• **PASSAGE TO READ**:
>> Begin

Iman Budi Hernandi (born 13 July 1993) is an Indonesian professional footballer who plays as a midfielder for Liga 1 club Arema.

Club career

Early career
Iman Budi made his football career with Arema U21. And In early 2014, he was loaned to Perseba Bangkalan and brought this team to the Second Division after champion in the Third Division.

Laga FC
He took part in Laga FC which will compete in 2015 Liga Indonesia Premier Division.

Persela Lamongan
He joined Persela Lamongan for 2015 Indonesia President's Cup and 2016 Indonesia Soccer Championship A.

Persik kediri
He was signed for Persik Kediri to play in Liga 2 in the 2017 season. He made 11 league appearances and scored 1 goal for Persik Kediri.

Madura FC
In 2018, Iman Budi signed a one-year contract with Indonesian Liga 2 club Madura. He made 25 league appearances and scored 3 goals for Madura FC.

>> End

• **CHALLENGES**:
**A)** According to the biography of Iman Budi Hernandi, how many league goals did he score for Madura FC?
**B)** Continue the biography of Iman Budi Hernandi from its last sentence.
The items after the biography of Iman Budi Hernandi are separate material.

• **LISTED RECORDS**:
>> Begin

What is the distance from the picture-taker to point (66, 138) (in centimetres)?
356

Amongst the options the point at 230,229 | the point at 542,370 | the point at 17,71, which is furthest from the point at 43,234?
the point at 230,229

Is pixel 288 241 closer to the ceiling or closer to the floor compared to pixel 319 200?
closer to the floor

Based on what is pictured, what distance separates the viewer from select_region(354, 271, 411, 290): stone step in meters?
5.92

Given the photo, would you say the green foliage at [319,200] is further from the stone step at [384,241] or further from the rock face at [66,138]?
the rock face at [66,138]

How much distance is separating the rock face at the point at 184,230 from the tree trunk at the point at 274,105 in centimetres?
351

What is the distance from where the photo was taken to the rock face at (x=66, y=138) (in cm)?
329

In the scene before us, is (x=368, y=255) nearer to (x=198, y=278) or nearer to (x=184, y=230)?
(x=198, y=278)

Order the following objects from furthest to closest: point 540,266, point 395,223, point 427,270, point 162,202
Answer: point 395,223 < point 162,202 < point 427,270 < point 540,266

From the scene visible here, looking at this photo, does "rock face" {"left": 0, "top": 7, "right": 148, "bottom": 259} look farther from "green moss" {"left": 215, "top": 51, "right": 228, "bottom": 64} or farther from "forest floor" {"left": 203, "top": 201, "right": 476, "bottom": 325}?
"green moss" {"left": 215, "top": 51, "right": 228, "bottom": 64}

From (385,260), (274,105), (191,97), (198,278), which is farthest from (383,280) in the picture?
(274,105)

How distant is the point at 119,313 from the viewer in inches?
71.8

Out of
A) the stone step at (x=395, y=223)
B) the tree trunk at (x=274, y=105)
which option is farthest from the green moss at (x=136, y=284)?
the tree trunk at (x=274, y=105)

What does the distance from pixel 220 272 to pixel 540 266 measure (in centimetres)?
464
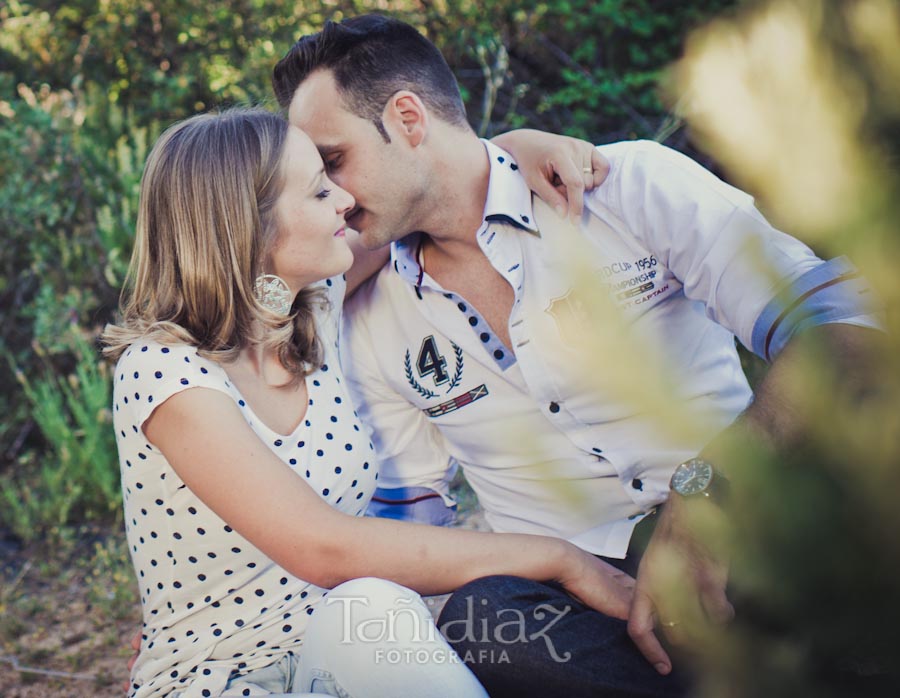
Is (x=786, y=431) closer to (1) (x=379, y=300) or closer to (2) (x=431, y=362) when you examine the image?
(2) (x=431, y=362)

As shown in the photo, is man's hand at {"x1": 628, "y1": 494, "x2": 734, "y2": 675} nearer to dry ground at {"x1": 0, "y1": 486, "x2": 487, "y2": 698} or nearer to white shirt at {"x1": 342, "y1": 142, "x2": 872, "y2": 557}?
white shirt at {"x1": 342, "y1": 142, "x2": 872, "y2": 557}

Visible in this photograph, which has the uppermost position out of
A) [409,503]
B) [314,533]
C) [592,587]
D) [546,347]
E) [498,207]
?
[498,207]

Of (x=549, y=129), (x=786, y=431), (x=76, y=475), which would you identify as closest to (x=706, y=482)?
(x=786, y=431)

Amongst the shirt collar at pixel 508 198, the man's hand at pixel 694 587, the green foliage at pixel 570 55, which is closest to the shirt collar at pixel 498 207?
the shirt collar at pixel 508 198

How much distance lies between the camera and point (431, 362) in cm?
269

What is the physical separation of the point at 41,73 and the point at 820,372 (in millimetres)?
6560

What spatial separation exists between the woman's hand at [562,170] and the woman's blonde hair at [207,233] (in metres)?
0.74

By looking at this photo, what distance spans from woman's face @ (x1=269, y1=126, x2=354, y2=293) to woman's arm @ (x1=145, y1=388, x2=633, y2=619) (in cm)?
48

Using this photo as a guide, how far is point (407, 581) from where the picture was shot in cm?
203

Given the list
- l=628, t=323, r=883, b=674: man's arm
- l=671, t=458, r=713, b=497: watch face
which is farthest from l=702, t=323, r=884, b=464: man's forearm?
l=671, t=458, r=713, b=497: watch face

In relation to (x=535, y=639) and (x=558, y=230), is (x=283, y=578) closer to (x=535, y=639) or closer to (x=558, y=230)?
(x=535, y=639)

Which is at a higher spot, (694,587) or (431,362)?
(694,587)

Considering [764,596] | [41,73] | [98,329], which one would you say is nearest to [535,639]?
[764,596]

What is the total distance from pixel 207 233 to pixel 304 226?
0.25 m
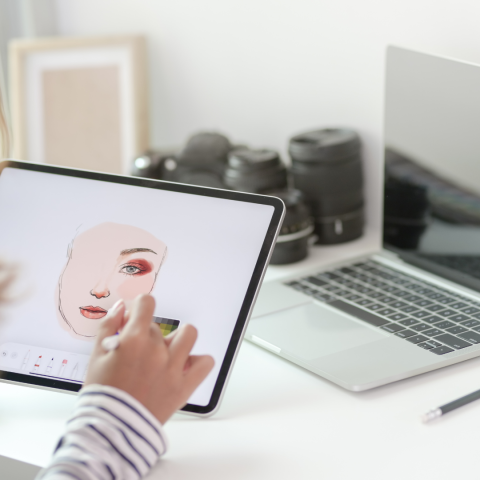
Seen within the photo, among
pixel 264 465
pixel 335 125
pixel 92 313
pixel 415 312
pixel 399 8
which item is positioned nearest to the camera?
pixel 264 465

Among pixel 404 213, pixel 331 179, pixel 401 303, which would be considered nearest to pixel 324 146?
pixel 331 179

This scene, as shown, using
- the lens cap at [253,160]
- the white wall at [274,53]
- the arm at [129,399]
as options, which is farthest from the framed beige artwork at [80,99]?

>> End

• **EXERCISE RESPONSES**:
**A)** He scored 3 league goals for Madura FC.

**B)**
Persis Solo
He was signed for Persis Solo to play in Liga 2 in the 2019 season. Iman made 19 league appearances and scored 4 goals for Persis Solo.

Persela Lamongan
He was signed for Persela Lamongan to play in Liga 1 in the 2021 season. Iman made his league debut on 10 September 2021 in a match against Persipura Jayapura at the Wibawa Mukti Stadium, Cikarang.

PSMS Medan
In 2021, Iman signed a contract with Indonesian Liga 2 club PSMS Medan. He made his league debut on 4 November 2021 in a match against KS Tiga Naga. Iman scored his first goal for PSMS in the 5th minute at the Kaharudin Nasution Rumbai Stadium, Pekanbaru.

Return to Arema
On 29 January 2023, Hernandi signed a contract with Liga 1 club Arema from PSMS Medan. Hernandi made his league debut for the club in a 1–2 win against RANS Nusantara, coming on as a substituted Gian Zola.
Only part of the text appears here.